Verdiem was a software corporation based in Seattle, Washington.  Verdiem is offered by Avolin.  The company was backed by venture capital. Verdiem produces the Surveyor 6 enterprise-class PC power management software.  Verdiem Surveyor enables customers to centrally control and reduce the energy used by PCs, Macs, and network devices running Cisco EnergyWise without impacting end users. Nearly 700 corporations, government agencies and universities have deployed Surveyor on over 2 million devices.

Surveyor
Surveyor is Verdiem’s enterprise class PC Power Management software. The product allows the central administration of power management settings for networked PCs. Intelligent policies maximize energy savings by placing machines into a lower power states without interfering with end-user productivity, desktop maintenance or upgrades. More recent releases include a Sustainability Dashboard.

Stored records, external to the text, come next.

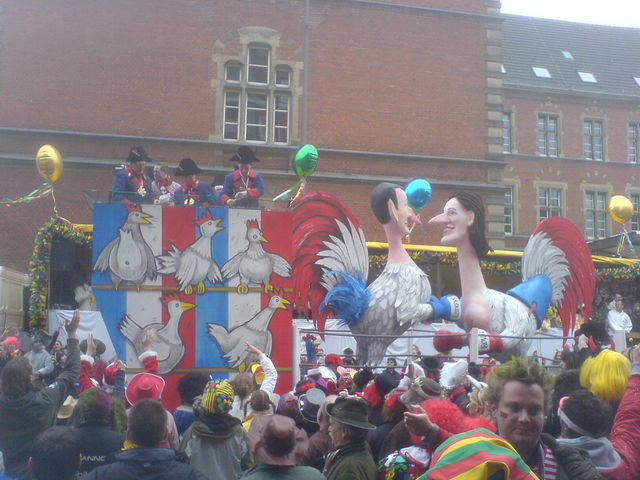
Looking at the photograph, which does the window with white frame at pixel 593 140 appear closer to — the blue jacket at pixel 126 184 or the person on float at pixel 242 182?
the person on float at pixel 242 182

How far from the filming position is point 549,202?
37219 millimetres

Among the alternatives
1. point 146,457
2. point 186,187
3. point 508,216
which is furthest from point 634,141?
point 146,457

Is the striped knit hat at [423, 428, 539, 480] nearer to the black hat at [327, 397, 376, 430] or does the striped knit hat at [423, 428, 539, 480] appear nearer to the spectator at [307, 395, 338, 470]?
the black hat at [327, 397, 376, 430]

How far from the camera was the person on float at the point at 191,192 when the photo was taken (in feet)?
31.1

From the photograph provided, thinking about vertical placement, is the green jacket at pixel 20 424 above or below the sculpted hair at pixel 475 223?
below

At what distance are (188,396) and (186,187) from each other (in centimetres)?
540

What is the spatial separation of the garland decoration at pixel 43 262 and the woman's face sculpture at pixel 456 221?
7.42 metres

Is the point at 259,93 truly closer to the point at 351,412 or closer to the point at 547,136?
the point at 547,136

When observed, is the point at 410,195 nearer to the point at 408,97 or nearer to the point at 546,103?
the point at 408,97

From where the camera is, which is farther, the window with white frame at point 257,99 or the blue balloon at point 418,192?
the window with white frame at point 257,99

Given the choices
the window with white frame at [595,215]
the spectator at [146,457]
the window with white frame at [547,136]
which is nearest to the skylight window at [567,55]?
the window with white frame at [547,136]

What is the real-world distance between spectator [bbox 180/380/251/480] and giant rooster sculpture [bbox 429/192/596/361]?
628cm

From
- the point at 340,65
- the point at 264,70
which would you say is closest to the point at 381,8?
the point at 340,65

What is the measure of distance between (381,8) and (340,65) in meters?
2.25
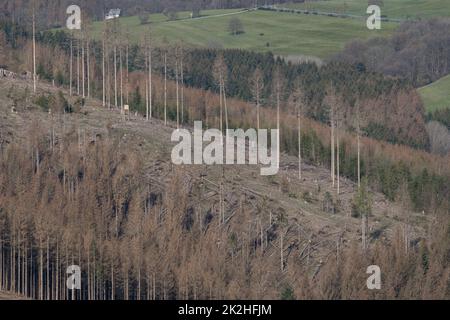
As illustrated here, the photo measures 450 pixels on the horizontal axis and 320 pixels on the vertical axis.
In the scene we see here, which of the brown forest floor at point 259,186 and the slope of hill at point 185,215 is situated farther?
the brown forest floor at point 259,186

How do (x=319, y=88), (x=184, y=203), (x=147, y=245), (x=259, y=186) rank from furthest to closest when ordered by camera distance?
(x=319, y=88), (x=259, y=186), (x=184, y=203), (x=147, y=245)

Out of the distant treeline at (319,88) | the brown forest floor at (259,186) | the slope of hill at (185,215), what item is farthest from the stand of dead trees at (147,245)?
the distant treeline at (319,88)

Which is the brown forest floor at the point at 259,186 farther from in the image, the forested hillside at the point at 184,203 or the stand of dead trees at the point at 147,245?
the stand of dead trees at the point at 147,245

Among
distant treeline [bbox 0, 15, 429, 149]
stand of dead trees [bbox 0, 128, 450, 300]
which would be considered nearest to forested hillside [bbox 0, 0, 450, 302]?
stand of dead trees [bbox 0, 128, 450, 300]

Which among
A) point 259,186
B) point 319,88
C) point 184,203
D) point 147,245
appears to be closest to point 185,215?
point 184,203

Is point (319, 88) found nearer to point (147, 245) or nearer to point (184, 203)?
point (184, 203)

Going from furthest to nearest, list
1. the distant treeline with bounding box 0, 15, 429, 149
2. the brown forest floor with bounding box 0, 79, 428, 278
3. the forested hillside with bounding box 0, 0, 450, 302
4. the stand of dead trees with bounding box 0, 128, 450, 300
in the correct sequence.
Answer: the distant treeline with bounding box 0, 15, 429, 149, the brown forest floor with bounding box 0, 79, 428, 278, the forested hillside with bounding box 0, 0, 450, 302, the stand of dead trees with bounding box 0, 128, 450, 300

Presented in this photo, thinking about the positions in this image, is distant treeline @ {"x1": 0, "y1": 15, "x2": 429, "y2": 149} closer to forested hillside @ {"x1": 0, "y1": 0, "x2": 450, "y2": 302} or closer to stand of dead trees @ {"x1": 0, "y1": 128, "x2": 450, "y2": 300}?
forested hillside @ {"x1": 0, "y1": 0, "x2": 450, "y2": 302}

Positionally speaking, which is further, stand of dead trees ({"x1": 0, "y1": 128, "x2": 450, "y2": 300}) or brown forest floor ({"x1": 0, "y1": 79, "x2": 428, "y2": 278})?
brown forest floor ({"x1": 0, "y1": 79, "x2": 428, "y2": 278})

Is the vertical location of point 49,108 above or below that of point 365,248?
above

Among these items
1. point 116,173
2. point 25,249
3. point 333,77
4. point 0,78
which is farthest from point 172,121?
point 333,77

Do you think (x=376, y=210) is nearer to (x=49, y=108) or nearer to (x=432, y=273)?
(x=432, y=273)
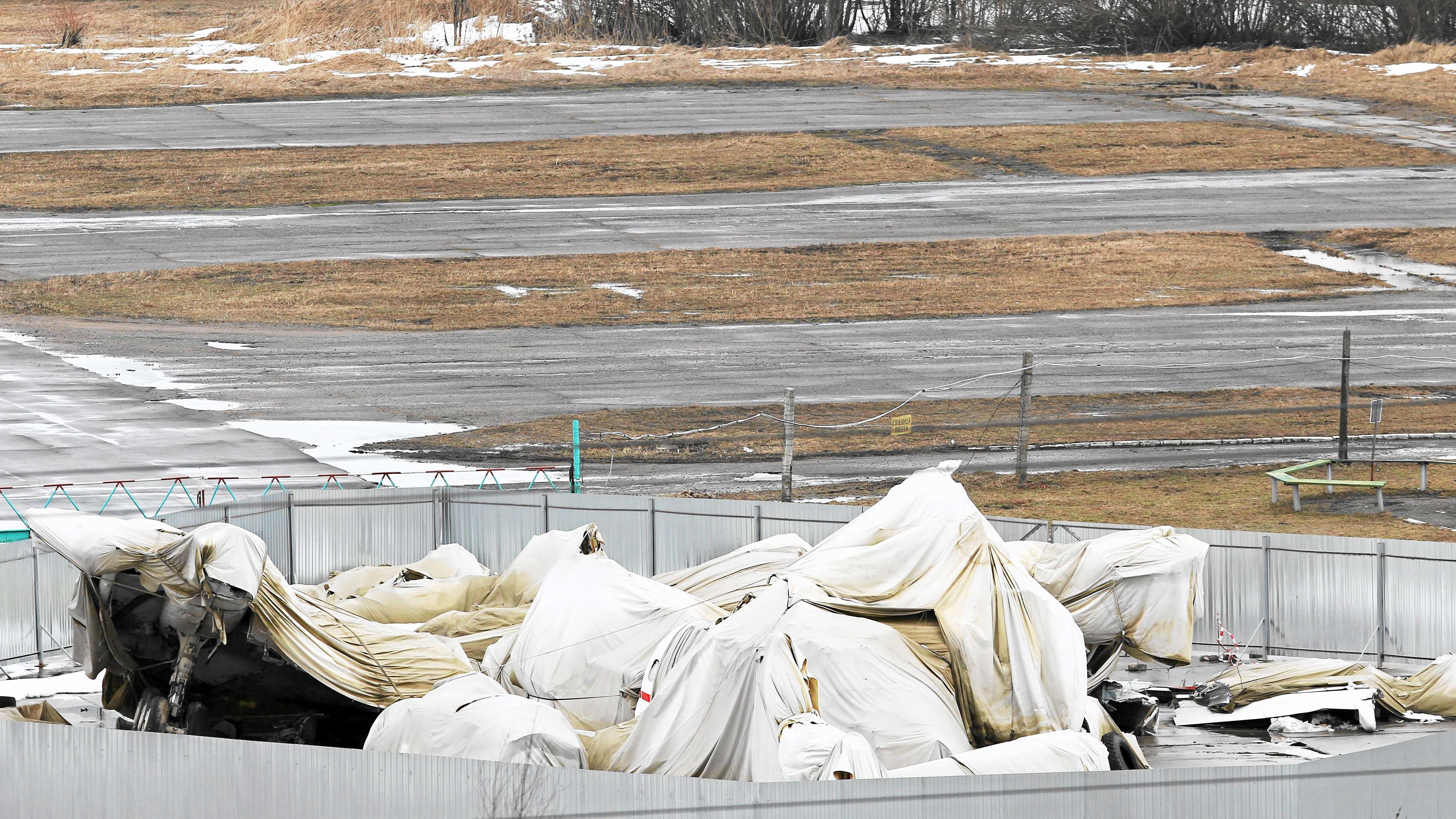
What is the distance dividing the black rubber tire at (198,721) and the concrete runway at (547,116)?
1683 inches

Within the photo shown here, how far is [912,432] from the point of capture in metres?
29.0

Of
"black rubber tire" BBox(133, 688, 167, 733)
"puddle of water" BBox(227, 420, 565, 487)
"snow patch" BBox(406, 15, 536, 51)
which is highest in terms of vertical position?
"snow patch" BBox(406, 15, 536, 51)

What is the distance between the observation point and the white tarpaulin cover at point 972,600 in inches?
540

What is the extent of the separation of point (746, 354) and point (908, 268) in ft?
30.1

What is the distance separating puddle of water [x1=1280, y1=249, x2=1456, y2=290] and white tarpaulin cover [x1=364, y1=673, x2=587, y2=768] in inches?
1341

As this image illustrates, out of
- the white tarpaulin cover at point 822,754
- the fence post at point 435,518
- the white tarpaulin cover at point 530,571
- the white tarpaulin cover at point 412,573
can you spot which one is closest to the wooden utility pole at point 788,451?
the fence post at point 435,518

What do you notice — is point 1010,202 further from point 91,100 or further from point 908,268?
point 91,100

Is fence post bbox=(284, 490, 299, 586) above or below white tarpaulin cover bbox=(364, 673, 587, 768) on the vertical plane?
below

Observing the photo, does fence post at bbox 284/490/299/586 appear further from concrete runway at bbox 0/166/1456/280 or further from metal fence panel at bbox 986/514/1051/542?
concrete runway at bbox 0/166/1456/280

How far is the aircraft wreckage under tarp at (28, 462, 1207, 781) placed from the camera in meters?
12.5

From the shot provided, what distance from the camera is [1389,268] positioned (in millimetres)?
43375

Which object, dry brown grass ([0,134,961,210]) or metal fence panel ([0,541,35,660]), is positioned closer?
metal fence panel ([0,541,35,660])

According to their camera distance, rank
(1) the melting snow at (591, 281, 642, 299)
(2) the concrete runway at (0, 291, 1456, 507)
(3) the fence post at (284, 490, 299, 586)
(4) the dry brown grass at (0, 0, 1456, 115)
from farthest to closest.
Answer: (4) the dry brown grass at (0, 0, 1456, 115), (1) the melting snow at (591, 281, 642, 299), (2) the concrete runway at (0, 291, 1456, 507), (3) the fence post at (284, 490, 299, 586)

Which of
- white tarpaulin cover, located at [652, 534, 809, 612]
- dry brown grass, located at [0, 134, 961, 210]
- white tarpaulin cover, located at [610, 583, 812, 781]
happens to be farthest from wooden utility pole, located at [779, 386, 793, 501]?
dry brown grass, located at [0, 134, 961, 210]
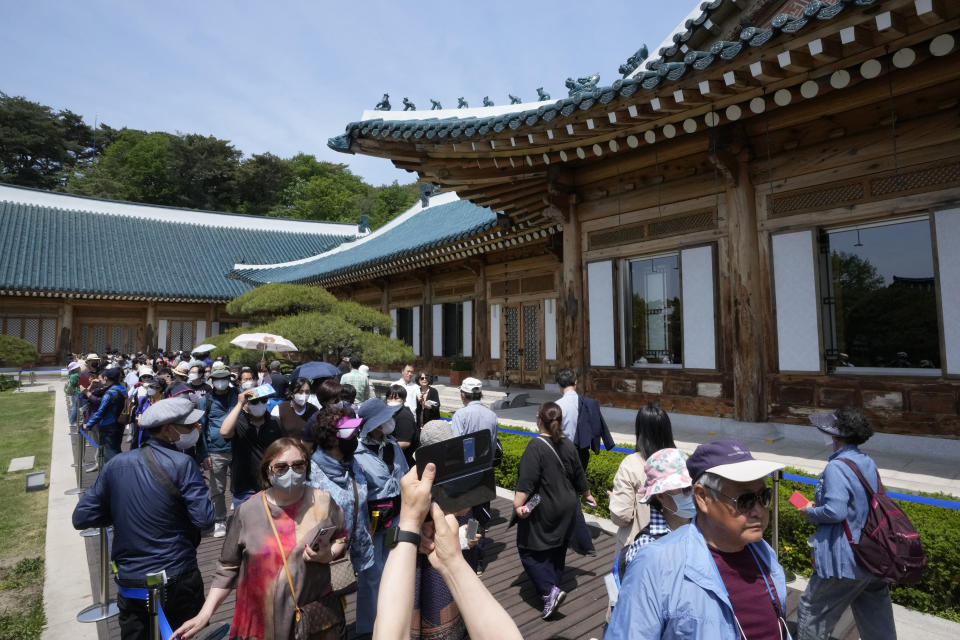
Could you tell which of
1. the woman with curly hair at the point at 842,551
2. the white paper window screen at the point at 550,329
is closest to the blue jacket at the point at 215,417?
the woman with curly hair at the point at 842,551

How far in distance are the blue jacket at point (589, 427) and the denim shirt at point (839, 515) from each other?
2142 mm

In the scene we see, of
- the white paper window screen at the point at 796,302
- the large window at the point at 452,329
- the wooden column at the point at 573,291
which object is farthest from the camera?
the large window at the point at 452,329

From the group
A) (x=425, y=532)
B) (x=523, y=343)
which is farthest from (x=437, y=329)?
(x=425, y=532)

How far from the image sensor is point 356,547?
2.80 m

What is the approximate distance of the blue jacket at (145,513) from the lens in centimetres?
248

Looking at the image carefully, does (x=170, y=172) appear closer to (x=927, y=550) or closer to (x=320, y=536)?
(x=320, y=536)

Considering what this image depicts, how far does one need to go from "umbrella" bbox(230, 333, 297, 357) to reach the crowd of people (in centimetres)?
558

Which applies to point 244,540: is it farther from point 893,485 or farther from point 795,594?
point 893,485

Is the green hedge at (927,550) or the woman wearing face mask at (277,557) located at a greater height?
the woman wearing face mask at (277,557)

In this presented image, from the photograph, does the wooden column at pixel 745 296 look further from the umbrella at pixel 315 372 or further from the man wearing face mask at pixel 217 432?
the man wearing face mask at pixel 217 432

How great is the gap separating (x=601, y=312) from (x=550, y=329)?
4013 millimetres

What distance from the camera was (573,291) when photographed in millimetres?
8742

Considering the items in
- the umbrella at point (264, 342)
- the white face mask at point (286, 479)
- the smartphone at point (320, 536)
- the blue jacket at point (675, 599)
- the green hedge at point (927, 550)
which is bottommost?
the green hedge at point (927, 550)

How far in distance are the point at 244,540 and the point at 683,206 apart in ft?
23.7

Verdiem announced the Surveyor 6 Spring Edition on March 6, 2012, which allows companies to "more accurately track and manage energy consumption and costs across international boundaries, rates, and currencies"

Case studies

There are number of case studies showing varying amounts of success in energy reduction, including:
a Salix report contrasted similar sized (3,500) PowerMAN and Verdiem projects at the University of Sussex and the University of the West of England with payback periods of 0.5 and 2.5 years respectively.
Cadbury, with a 30% reduction of energy costs
the City of Boston, with a 44% reduction in PC power consumption, saving between $24,000 and $72,000 per year.
the National Institutes of Health, saving an average of 953,678 kWh of electricity or about $71,000 annually.